### Exercise details:
Rewrite the listing from the line containing "Out of the options" through the end of the listing, swapping "wristwatch" for "watch" and keeping everything else the same. Leave out the pictures.

### Data in this exercise:

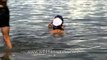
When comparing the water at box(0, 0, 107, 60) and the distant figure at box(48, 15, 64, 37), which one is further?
the distant figure at box(48, 15, 64, 37)

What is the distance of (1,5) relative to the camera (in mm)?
13750

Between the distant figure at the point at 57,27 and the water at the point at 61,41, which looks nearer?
the water at the point at 61,41

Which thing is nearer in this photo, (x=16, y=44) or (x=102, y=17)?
(x=16, y=44)

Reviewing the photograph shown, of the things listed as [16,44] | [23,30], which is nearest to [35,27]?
[23,30]

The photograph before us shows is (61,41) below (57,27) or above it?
below

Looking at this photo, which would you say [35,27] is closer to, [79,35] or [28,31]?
[28,31]

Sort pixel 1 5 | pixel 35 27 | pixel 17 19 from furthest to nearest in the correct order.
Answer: pixel 17 19 < pixel 35 27 < pixel 1 5

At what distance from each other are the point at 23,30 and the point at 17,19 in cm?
474

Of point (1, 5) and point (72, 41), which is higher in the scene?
point (1, 5)

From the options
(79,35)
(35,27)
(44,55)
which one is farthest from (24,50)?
(35,27)

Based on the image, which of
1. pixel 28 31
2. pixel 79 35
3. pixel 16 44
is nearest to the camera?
pixel 16 44

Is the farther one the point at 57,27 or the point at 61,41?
the point at 57,27

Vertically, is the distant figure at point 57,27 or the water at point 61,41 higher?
the distant figure at point 57,27

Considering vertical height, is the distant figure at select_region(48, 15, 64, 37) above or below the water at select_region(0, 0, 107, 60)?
above
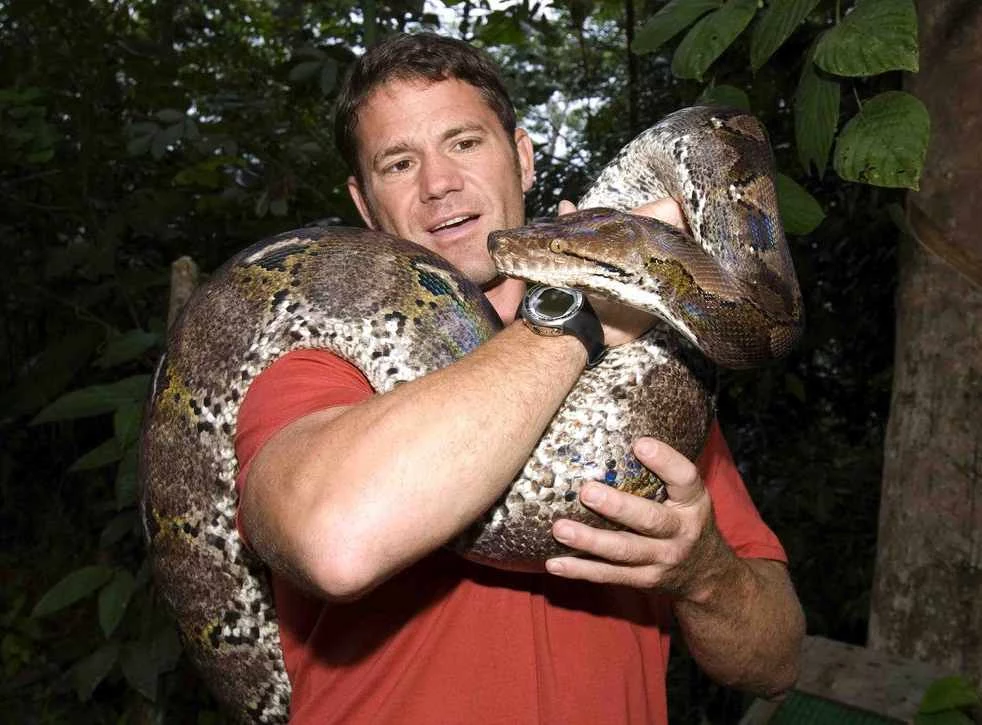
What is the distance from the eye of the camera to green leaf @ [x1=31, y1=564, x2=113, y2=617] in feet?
10.6

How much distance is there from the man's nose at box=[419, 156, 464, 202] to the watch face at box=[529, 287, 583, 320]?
816mm

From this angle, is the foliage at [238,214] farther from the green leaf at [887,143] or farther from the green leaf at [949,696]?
the green leaf at [949,696]

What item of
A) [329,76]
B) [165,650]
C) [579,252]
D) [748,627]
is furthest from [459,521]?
[329,76]

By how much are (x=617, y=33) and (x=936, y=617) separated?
24.0ft

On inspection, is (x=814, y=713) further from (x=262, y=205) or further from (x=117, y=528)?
(x=262, y=205)

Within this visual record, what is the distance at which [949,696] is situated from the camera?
255cm

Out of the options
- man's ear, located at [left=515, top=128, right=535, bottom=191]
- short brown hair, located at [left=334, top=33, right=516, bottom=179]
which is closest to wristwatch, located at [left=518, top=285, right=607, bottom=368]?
short brown hair, located at [left=334, top=33, right=516, bottom=179]

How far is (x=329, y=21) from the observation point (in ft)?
24.7

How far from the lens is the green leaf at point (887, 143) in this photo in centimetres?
184

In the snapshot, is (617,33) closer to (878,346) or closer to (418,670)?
(878,346)

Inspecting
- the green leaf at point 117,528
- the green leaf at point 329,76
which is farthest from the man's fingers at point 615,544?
the green leaf at point 329,76

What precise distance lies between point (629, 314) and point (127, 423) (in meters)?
1.81

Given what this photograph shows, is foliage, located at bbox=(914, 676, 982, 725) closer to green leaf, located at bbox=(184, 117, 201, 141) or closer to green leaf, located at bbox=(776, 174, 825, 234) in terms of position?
green leaf, located at bbox=(776, 174, 825, 234)

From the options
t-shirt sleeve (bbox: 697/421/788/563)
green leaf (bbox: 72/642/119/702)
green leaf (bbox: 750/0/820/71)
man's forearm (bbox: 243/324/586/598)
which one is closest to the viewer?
man's forearm (bbox: 243/324/586/598)
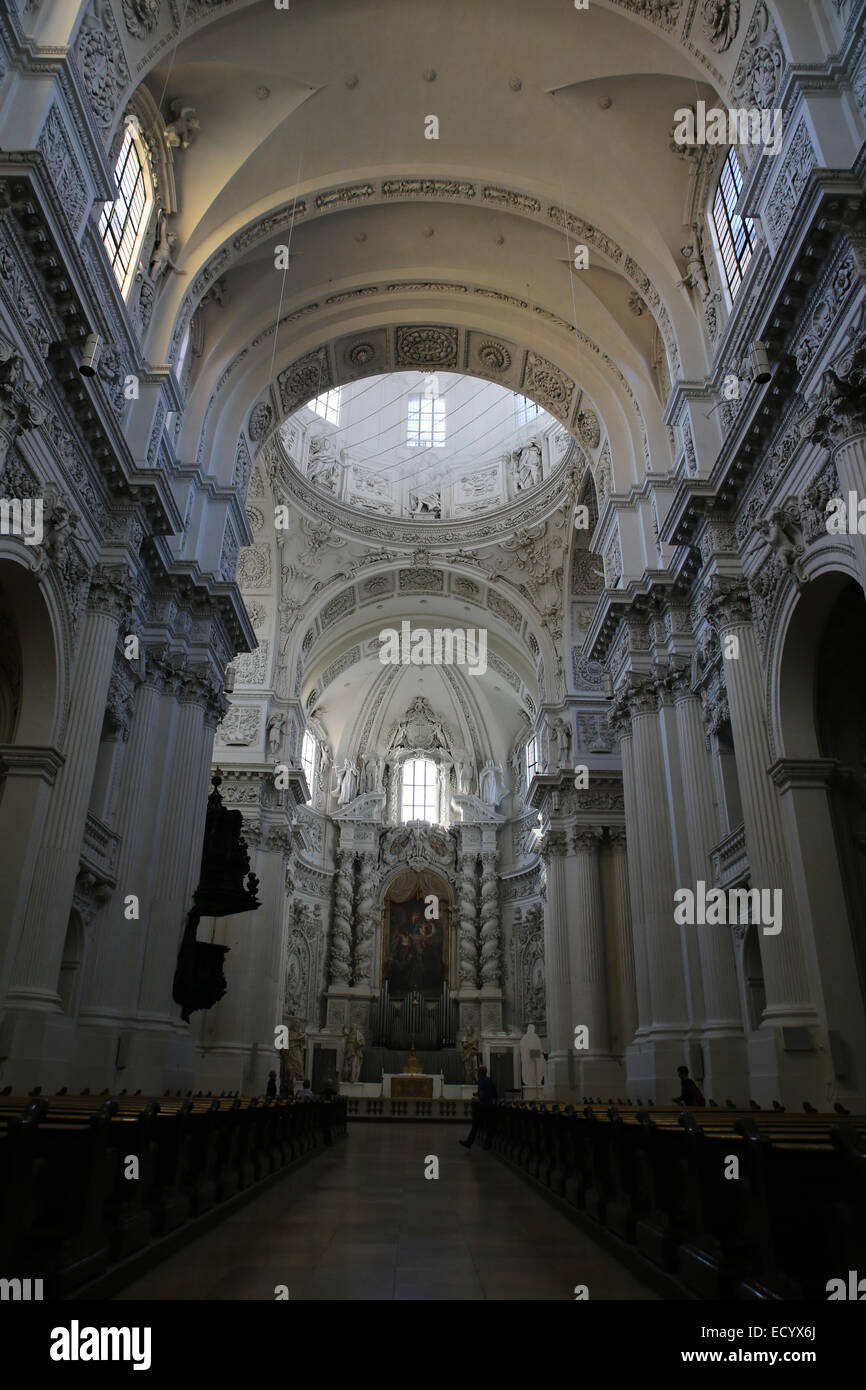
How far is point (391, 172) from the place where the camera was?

### Output of the exercise:
Out of the options
- man's ear, located at [left=515, top=128, right=535, bottom=191]
- short brown hair, located at [left=334, top=33, right=516, bottom=179]
which is closest to watch, located at [left=518, top=285, right=607, bottom=368]?
short brown hair, located at [left=334, top=33, right=516, bottom=179]

How far is (x=329, y=21) from the observation point (in ft)?
24.7

How far from the lens is the green leaf at point (887, 143) in this photo in centimetres?
184

In the snapshot, is (617,33) closer to (878,346) or closer to (418,670)?
(878,346)

Inspecting
- the green leaf at point 117,528
- the green leaf at point 329,76
which is farthest from the man's fingers at point 615,544?
the green leaf at point 329,76

What precise distance lies between point (629, 314) and point (127, 423) (in meters)?
1.81

Given what this photograph shows, is foliage, located at bbox=(914, 676, 982, 725) closer to green leaf, located at bbox=(184, 117, 201, 141) or closer to green leaf, located at bbox=(776, 174, 825, 234) in terms of position?
green leaf, located at bbox=(776, 174, 825, 234)

From the options
t-shirt sleeve (bbox: 697/421/788/563)
green leaf (bbox: 72/642/119/702)
green leaf (bbox: 750/0/820/71)
man's forearm (bbox: 243/324/586/598)
which one is closest to the viewer?
man's forearm (bbox: 243/324/586/598)
How far is point (391, 172) from the place where the camera was?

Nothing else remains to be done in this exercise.